Петров наверняка мог приступить к результативной вербовке Бялогурского с учетом его финансовых проблем и беспринципности. В апреле 1953 года поляк предложил ему внести 500 фунтов для покупки на паях излюбленного ими кафе «Адриа» на Кинг-кросс. Казалось, рыбка сама лезет на крючок. Петров отреагировал позитивно, сказав, что подобная сумма для него «пустяк». Но когда Бялогурский заговорил о расписке, заявил: мол, это ни к чему, он полностью доверяет ему как другу[425]. Между тем, для вербовки расписка, конечно, нужна, особенно с учетом того, что Петров не стал бы платить из своего кармана, а запросил разрешение центра. Разведчик не стал раскручивать идею с покупкой кафе, которая в профессиональном плане могла оказаться весьма заманчивой.
На наш взгляд, Бялогурский мог принять предложение советской разведки, никакие моральные соображение не удержали бы Diabolo от такого шага, если бы он сулил адекватное вознаграждение. Свою роль сыграли бы и его трения с АИО. Однако сюжет не получил своего развития.
Немаловажный вопрос – почему в советском посольстве вовремя не обратили внимание на участившиеся встречи Петрова с Бялогурским и не забили тревогу?

----

Вопросы –
1. Выведите без изменений весь отрывок текста о Петрове и Бялогурском, начиная со слов "Петров наверняка мог" и вплоть до слов "оказаться весьма заманчивой.".
2. Перечислите все имена собственные, которые встречаются в тексте о Петрове и Бялогурском.
Пользуйтесь только сведениями из этого текста.

Содержимое набора данных –
----

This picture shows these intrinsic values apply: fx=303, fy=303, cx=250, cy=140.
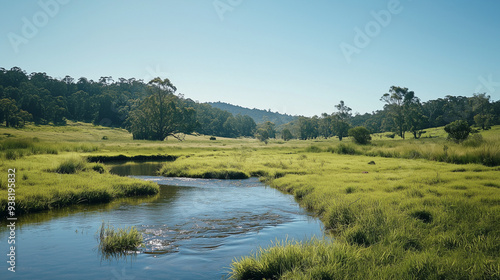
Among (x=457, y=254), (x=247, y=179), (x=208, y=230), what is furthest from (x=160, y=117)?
(x=457, y=254)

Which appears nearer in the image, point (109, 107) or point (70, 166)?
point (70, 166)

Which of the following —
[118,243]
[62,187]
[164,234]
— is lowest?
[164,234]

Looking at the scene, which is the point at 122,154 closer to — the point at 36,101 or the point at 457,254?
the point at 457,254

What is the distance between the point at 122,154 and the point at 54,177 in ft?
90.8

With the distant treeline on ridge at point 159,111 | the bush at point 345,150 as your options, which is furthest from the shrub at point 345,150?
the distant treeline on ridge at point 159,111

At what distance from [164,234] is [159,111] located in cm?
8855

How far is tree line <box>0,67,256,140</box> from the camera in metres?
95.2

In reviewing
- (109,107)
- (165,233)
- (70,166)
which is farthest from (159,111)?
(165,233)

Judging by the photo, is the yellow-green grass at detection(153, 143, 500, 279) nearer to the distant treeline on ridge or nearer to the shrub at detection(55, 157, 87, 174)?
the shrub at detection(55, 157, 87, 174)

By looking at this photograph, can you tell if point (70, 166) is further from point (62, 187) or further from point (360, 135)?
point (360, 135)

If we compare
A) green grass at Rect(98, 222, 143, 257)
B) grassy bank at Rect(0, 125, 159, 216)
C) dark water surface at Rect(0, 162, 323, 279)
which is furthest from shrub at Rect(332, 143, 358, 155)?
green grass at Rect(98, 222, 143, 257)

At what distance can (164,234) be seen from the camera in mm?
11047

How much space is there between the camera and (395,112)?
3957 inches

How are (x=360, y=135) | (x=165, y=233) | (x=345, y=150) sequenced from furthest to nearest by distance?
1. (x=360, y=135)
2. (x=345, y=150)
3. (x=165, y=233)
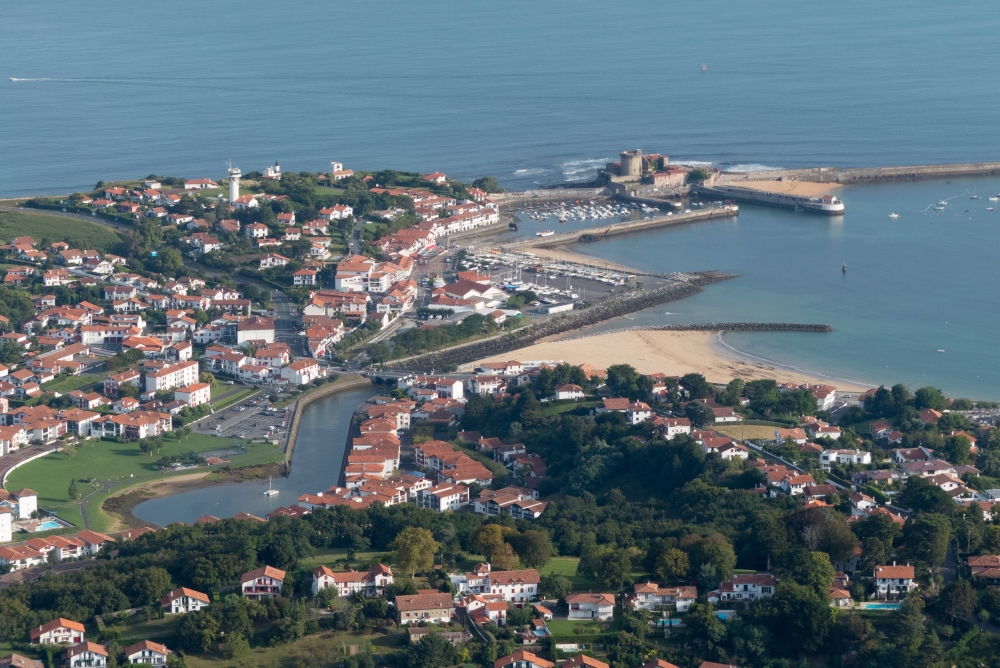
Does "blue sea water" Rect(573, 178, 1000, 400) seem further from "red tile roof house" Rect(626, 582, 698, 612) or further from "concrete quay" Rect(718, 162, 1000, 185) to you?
"red tile roof house" Rect(626, 582, 698, 612)

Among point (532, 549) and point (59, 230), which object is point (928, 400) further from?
point (59, 230)

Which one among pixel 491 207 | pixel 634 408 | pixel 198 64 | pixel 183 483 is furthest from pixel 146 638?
pixel 198 64

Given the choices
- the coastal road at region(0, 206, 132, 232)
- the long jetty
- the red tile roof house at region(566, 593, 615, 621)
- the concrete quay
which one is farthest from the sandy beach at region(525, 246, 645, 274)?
the red tile roof house at region(566, 593, 615, 621)

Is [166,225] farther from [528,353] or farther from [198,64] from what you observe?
[198,64]

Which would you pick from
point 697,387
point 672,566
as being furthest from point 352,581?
point 697,387

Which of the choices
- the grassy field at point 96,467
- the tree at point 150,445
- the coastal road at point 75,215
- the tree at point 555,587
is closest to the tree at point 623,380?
the grassy field at point 96,467

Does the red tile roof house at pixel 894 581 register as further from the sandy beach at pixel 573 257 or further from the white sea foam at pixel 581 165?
the white sea foam at pixel 581 165
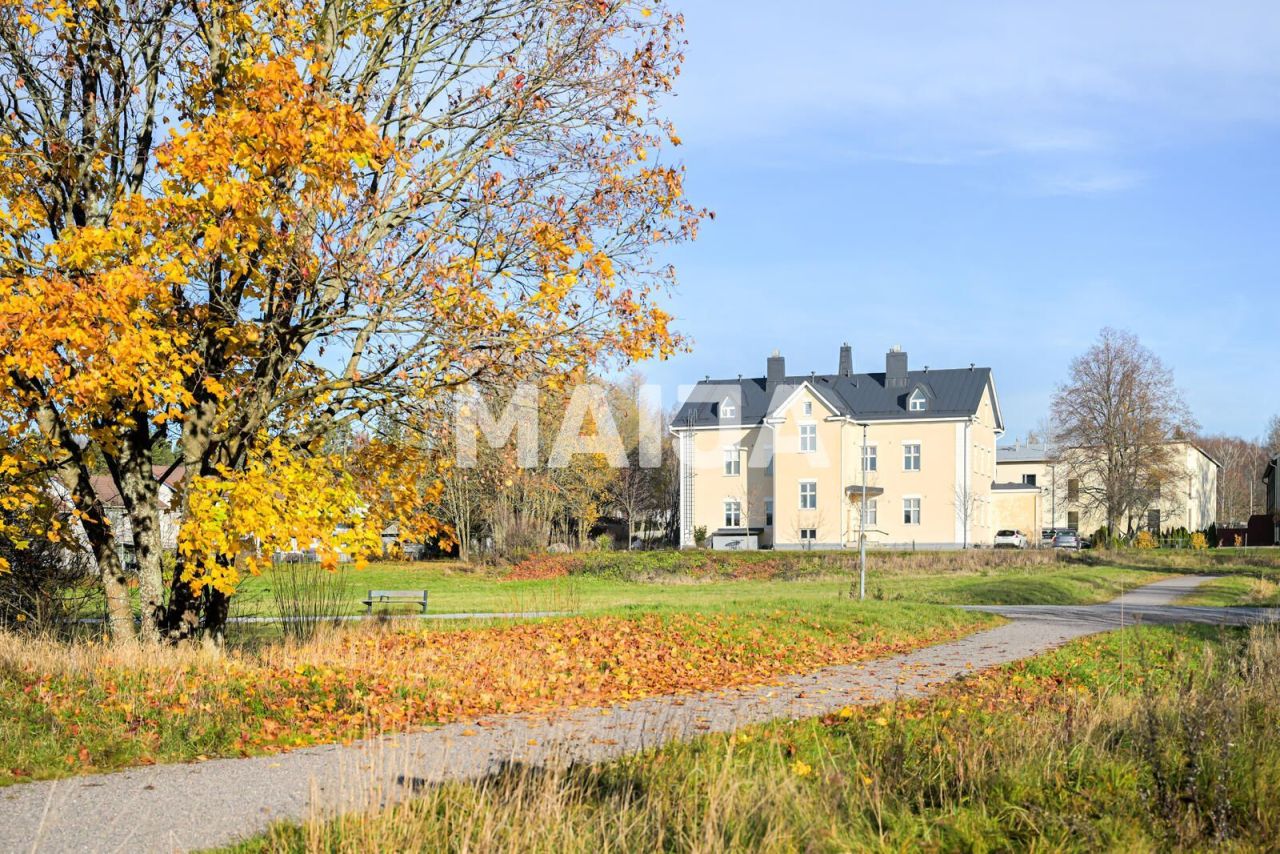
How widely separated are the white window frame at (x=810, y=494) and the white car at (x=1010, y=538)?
10473 mm

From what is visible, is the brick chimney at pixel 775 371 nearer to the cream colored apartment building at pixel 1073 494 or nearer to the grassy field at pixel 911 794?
the cream colored apartment building at pixel 1073 494

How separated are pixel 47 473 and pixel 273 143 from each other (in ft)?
14.9

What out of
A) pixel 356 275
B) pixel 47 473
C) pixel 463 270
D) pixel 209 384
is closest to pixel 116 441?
pixel 47 473

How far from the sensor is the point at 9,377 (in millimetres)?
10320

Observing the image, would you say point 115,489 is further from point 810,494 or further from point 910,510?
point 910,510

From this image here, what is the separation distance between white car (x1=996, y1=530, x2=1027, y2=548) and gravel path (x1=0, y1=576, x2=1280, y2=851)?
50057mm

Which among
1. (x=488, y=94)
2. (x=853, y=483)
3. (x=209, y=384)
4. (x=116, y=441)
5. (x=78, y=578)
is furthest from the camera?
(x=853, y=483)

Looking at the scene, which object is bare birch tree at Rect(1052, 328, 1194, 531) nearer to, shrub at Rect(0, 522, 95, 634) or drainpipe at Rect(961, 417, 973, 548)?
drainpipe at Rect(961, 417, 973, 548)

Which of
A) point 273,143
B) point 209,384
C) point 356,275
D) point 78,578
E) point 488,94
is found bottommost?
point 78,578

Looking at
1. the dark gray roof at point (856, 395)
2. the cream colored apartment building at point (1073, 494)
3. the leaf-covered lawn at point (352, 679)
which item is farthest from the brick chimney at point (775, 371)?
the leaf-covered lawn at point (352, 679)

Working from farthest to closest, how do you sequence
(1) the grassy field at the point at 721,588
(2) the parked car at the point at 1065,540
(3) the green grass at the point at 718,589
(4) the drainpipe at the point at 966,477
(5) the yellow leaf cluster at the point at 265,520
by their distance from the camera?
(2) the parked car at the point at 1065,540 → (4) the drainpipe at the point at 966,477 → (1) the grassy field at the point at 721,588 → (3) the green grass at the point at 718,589 → (5) the yellow leaf cluster at the point at 265,520

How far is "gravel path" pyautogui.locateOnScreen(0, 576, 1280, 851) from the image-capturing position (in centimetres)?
576

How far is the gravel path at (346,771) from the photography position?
5.76 metres

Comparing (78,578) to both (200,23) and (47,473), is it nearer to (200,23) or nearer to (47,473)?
(47,473)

----

Ответы на задания –
1.
Петров наверняка мог приступить к результативной вербовке Бялогурского с учетом его финансовых проблем и беспринципности. В апреле 1953 года поляк предложил ему внести 500 фунтов для покупки на паях излюбленного ими кафе «Адриа» на Кинг-кросс. Казалось, рыбка сама лезет на крючок. Петров отреагировал позитивно, сказав, что подобная сумма для него «пустяк». Но когда Бялогурский заговорил о расписке, заявил: мол, это ни к чему, он полностью доверяет ему как другу[425]. Между тем, для вербовки расписка, конечно, нужна, особенно с учетом того, что Петров не стал бы платить из своего кармана, а запросил разрешение центра. Разведчик не стал раскручивать идею с покупкой кафе, которая в профессиональном плане могла оказаться весьма заманчивой.

2. Петров, Бялогурский, «Адриа», Кинг-кросс, Diabolo, АИО